SOURCE DOCUMENT:
According to media reports, the target letter received by former President Donald Trump on July 16, 2023, indicates that he may be charged by the grand jury with violating 18 U.S.C. §241, a Reconstruction-era law that criminalizes the following conduct:
If two or more persons conspire to injure, oppress, threaten, or intimidate any person in any State, Territory, Commonwealth, Possession, or District in the free exercise or enjoyment of any right or privilege secured to him by the Constitution or laws of the United States, or because of his having so exercised the same;
This provision has not been previously discussed as a possible charge arising out of the January 6 attack on the Capitol, and its inclusion in the target letter seems to have taken many observers by surprise. In what way could Trump’s conduct be said to violate this statute?

DATA LISTING:
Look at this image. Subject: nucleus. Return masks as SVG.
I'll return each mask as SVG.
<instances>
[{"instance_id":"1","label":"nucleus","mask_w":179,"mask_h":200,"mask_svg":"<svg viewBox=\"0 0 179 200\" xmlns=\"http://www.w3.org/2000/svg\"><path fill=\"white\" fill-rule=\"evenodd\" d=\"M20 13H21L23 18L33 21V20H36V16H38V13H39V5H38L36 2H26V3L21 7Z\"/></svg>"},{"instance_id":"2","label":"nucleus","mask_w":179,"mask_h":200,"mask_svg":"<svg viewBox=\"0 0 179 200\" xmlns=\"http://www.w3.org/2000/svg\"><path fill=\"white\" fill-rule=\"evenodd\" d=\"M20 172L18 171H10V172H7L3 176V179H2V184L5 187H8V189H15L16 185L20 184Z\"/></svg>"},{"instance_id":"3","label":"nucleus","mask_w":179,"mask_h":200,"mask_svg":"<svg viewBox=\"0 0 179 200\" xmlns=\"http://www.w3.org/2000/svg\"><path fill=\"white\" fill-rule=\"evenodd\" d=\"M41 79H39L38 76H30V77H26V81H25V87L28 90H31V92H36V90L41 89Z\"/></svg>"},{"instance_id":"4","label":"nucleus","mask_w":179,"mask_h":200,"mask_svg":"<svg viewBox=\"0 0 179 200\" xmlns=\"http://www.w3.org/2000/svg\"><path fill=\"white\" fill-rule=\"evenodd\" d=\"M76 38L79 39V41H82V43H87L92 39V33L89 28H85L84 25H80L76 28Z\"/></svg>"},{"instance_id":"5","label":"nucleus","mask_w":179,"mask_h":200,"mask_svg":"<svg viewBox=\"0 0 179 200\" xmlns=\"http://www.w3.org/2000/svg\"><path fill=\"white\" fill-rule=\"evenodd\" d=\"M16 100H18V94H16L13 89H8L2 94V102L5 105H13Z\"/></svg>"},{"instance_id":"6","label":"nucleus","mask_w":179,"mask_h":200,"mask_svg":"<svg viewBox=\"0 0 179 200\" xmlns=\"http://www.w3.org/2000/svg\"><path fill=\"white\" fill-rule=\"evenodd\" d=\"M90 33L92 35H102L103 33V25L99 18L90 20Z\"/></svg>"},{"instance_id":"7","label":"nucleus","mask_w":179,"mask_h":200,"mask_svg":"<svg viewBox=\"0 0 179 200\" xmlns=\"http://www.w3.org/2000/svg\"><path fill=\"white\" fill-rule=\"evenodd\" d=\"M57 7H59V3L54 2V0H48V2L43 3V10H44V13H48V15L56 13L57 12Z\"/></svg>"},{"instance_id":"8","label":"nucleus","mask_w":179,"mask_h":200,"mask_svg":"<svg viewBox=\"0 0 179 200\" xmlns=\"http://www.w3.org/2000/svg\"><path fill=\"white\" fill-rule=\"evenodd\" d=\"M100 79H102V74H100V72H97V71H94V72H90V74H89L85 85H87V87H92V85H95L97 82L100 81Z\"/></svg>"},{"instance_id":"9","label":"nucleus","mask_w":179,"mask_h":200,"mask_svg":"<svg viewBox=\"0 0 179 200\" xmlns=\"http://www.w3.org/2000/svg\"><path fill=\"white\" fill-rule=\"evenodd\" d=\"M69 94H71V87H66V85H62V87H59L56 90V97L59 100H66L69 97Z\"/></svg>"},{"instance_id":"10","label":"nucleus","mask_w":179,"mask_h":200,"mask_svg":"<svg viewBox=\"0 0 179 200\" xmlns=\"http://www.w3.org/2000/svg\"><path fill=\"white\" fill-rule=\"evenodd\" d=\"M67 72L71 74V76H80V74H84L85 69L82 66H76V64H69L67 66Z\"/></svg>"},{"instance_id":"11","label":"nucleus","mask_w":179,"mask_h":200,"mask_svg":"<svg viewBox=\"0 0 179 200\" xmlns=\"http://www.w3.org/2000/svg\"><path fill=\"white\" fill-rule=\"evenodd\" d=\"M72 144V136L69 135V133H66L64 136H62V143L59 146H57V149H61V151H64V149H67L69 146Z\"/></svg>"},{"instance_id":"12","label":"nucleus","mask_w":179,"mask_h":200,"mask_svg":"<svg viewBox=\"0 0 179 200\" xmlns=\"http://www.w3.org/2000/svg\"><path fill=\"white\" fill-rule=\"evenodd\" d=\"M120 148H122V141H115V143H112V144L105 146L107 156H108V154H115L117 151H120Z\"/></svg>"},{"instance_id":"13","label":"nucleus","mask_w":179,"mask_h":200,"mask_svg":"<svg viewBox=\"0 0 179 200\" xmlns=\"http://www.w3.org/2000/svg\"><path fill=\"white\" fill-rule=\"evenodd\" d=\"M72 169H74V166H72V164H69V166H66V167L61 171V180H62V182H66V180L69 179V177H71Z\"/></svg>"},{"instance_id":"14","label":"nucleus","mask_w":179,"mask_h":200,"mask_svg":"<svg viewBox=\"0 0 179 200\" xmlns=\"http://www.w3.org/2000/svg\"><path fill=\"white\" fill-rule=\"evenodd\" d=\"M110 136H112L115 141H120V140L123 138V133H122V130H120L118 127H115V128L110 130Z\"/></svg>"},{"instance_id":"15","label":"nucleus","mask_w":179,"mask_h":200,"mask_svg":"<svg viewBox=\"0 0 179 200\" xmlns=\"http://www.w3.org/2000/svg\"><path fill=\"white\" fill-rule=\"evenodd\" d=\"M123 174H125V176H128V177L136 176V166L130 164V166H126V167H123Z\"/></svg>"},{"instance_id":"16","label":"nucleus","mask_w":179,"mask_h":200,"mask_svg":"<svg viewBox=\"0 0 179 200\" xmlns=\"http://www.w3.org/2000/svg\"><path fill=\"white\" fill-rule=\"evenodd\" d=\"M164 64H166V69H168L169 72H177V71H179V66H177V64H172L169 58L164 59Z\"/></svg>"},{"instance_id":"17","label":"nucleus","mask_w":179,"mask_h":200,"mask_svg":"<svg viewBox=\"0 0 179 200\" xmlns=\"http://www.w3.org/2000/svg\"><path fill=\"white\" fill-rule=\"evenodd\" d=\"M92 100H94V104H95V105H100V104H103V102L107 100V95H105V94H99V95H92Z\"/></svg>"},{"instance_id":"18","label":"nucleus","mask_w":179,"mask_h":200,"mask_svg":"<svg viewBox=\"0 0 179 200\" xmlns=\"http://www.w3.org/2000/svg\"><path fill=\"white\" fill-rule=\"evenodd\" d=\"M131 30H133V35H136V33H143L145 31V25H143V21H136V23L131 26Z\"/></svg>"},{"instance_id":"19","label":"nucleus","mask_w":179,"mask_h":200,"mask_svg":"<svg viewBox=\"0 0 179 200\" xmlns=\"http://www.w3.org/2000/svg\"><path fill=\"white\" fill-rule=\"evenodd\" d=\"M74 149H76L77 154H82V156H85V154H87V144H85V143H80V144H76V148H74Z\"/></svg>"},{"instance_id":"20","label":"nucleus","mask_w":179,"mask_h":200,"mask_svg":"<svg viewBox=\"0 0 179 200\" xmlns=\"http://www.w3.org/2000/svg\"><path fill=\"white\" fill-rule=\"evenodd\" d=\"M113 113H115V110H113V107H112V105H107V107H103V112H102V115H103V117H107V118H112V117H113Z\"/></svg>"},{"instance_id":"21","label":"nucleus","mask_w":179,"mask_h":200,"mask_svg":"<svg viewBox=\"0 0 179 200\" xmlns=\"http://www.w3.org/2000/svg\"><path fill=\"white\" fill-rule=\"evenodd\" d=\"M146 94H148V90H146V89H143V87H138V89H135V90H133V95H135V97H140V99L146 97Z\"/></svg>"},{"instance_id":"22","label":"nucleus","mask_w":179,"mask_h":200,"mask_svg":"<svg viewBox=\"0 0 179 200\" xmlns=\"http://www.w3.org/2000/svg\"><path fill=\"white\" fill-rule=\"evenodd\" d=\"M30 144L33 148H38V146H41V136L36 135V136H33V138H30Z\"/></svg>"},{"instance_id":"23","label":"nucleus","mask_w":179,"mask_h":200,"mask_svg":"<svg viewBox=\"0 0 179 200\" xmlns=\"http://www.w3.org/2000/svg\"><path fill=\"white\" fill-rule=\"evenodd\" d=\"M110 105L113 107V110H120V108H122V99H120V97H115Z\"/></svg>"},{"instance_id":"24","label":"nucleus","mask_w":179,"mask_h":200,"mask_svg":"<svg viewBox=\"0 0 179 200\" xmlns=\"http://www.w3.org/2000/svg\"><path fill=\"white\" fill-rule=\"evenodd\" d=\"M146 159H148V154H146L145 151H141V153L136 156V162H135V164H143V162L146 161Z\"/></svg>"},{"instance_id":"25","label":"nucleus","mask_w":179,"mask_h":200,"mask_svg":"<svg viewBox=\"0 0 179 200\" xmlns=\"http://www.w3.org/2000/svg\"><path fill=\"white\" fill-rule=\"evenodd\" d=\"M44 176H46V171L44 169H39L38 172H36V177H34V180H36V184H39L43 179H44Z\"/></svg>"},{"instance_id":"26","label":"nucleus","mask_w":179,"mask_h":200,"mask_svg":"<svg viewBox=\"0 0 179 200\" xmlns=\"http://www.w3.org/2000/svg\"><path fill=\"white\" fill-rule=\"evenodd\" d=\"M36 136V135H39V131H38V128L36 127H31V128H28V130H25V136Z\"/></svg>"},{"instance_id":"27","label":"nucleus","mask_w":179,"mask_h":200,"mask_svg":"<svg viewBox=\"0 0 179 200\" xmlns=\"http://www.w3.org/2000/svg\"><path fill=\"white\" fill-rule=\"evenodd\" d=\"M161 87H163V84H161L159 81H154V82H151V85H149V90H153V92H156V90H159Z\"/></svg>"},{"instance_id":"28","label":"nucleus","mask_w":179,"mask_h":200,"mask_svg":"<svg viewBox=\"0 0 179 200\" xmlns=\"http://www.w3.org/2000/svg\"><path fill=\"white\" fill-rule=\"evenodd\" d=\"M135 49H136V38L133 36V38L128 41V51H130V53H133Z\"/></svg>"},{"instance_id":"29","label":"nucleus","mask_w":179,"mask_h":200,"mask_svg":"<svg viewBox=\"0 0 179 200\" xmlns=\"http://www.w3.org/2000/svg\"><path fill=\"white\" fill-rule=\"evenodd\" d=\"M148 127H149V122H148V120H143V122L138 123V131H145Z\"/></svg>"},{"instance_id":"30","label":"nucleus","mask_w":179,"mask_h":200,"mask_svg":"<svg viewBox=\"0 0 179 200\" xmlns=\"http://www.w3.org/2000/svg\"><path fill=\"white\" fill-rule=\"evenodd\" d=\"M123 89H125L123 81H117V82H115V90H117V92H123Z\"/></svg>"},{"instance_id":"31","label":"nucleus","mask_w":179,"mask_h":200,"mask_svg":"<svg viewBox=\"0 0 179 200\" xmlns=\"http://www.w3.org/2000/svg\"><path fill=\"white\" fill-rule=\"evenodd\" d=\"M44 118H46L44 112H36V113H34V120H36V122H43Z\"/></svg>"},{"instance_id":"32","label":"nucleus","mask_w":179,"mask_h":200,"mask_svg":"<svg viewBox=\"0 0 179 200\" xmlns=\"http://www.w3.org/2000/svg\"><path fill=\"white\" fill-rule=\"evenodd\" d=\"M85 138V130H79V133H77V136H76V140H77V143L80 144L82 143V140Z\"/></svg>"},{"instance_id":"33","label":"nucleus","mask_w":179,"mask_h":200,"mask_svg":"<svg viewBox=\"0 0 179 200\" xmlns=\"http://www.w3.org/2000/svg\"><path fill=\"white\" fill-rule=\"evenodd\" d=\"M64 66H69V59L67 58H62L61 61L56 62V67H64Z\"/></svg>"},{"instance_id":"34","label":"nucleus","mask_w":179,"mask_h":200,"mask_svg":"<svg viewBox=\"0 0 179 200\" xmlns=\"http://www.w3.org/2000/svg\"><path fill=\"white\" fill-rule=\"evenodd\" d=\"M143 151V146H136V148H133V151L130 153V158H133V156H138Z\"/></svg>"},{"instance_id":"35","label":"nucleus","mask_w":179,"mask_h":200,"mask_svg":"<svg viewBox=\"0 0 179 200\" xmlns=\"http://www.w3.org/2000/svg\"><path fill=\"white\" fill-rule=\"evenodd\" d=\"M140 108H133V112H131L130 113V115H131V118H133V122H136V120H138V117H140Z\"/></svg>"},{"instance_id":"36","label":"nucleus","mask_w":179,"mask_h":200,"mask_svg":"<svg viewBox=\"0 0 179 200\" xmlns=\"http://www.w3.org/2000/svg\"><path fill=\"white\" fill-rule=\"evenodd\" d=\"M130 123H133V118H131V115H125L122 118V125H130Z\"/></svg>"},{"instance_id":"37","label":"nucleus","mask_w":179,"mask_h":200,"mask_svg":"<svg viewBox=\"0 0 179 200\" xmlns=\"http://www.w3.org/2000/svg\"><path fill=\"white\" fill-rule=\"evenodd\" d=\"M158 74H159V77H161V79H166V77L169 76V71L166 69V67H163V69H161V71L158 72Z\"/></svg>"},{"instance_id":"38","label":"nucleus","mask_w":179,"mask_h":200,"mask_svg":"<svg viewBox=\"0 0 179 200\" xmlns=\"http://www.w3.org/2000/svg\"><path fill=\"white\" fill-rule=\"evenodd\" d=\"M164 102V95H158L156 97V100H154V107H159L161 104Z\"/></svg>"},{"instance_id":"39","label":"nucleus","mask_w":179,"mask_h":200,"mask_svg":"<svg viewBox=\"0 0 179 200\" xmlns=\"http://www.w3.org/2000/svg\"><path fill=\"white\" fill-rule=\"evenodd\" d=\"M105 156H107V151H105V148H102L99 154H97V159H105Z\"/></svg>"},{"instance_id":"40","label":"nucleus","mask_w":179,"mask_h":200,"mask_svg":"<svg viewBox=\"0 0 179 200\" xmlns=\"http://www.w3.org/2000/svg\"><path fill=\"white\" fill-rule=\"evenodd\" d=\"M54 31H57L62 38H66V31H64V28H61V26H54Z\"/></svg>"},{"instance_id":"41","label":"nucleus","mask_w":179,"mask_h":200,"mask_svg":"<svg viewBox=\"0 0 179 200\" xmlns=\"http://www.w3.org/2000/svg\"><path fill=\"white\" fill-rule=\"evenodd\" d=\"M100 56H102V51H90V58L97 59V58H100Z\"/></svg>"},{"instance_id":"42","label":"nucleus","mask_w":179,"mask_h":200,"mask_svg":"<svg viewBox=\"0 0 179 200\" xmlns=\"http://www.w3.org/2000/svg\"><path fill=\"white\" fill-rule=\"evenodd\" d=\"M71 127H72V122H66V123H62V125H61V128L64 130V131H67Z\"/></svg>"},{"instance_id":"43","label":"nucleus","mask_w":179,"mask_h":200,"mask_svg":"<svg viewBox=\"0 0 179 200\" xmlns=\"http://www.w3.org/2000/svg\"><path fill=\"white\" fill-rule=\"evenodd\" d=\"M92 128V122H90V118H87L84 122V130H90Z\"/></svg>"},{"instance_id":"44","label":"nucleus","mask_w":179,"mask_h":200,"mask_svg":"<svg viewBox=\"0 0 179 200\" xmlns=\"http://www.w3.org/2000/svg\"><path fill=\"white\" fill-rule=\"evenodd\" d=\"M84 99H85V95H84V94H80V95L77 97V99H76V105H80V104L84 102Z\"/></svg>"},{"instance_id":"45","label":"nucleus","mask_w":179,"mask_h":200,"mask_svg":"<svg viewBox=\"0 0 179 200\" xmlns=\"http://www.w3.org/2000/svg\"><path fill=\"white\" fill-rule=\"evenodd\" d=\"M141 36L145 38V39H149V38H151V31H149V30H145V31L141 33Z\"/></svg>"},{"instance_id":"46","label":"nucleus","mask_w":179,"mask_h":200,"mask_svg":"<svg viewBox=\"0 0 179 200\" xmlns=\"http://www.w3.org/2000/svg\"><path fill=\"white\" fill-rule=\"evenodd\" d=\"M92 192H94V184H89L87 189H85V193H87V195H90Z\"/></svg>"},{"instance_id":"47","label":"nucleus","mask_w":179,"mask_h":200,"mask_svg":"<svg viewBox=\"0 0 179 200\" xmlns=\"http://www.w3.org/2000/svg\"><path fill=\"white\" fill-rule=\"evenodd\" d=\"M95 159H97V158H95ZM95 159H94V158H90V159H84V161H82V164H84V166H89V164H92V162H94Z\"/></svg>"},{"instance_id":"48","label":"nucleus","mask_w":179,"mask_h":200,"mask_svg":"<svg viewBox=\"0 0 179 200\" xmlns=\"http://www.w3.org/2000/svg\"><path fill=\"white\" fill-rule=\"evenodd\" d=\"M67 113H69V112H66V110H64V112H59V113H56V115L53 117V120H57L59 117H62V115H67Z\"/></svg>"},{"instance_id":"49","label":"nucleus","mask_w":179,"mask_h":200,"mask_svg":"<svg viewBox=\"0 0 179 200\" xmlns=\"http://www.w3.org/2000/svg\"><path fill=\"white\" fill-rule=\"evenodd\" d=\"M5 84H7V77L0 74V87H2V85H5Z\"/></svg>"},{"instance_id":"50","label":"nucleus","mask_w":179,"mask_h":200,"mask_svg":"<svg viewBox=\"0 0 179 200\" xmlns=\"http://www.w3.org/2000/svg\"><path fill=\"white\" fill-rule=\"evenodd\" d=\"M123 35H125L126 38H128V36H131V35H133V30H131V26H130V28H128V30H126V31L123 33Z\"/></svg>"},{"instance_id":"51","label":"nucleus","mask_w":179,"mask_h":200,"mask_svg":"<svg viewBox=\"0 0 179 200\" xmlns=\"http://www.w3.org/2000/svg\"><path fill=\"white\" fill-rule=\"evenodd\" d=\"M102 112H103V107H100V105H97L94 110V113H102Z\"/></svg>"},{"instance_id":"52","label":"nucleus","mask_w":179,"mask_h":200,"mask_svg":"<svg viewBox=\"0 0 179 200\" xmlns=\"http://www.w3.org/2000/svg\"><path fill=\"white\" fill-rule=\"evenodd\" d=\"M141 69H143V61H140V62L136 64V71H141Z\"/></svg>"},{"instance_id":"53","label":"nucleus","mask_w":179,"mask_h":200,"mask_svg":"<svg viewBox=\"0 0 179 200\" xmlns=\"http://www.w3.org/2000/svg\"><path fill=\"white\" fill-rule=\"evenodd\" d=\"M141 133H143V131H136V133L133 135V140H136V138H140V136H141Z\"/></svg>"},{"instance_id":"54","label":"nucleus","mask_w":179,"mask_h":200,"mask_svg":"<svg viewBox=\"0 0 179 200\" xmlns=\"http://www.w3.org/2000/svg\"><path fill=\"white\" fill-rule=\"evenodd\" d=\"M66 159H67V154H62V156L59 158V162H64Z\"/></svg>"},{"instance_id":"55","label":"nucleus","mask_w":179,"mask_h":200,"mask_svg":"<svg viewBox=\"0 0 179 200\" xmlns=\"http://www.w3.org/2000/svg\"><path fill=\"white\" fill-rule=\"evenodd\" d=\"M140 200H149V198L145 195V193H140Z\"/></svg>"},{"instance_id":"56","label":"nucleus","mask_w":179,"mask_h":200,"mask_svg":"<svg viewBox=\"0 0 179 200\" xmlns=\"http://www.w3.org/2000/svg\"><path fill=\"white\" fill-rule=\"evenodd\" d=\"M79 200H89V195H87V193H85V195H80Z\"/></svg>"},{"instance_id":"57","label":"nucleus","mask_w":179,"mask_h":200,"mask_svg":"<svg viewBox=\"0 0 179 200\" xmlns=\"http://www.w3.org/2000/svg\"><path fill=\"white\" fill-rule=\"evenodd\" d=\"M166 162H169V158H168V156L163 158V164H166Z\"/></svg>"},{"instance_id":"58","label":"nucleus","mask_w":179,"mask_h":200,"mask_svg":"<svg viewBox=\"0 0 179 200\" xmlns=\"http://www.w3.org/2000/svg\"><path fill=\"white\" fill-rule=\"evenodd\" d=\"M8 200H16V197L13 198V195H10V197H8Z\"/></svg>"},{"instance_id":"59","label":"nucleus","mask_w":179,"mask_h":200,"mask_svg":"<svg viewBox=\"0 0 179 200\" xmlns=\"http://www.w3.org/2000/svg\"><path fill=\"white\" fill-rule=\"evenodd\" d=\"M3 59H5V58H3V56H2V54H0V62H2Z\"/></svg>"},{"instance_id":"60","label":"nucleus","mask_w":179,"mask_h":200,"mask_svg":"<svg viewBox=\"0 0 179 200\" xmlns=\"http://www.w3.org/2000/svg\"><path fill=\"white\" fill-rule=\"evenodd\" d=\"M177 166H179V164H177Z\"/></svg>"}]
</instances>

JOBS:
1. In the passage about Trump's target letter, which statute does the letter reportedly indicate he may be charged with violating?
2. Continue the passage about Trump's target letter from where it stops.

RESULTS BY TASK:
1. 18 U.S.C. §241, a Reconstruction-era law.

2.
One possibility is that Trump conspired to “injure” the “free exercise or enjoyment” of the right to vote of those persons who elected Joe Biden as president by seeking to overturn the results of the election. Another is that he conspired to injure the rights of those voters who voted for Biden electors in the seven states where he sought to replace them with the “fake electors.” On its face, though, this seems like a somewhat strained reading of the statutory language, which is more naturally read to apply to direct interference with someone’s rights, rather than with the benefits that might ordinarily flow from the exercise of such rights. (Another possible problem is that the right to vote for president is initially granted by state, rather than federal, law).
Perhaps Trump conspired to “injure” or “oppress” the free exercise of the right to vote by presidential electors in those states where he sought to replace them. The Constitution grants electors appointed by the states the right to vote for president and, while Trump did not directly interfere with their right to cast their votes, he clearly attempted to prevent their votes from being either opened or counted. This seems to me like a better fit with the statutory language, but it is still somewhat problematic. An attempt, even by fraud or other illegal means, to influence Congress or the vice president in how they treat the certificates of presidential electors arguably does not implicate any personal right or interest of the electors themselves and is awkwardly described as an attempt to injure or oppress the rights of the electors.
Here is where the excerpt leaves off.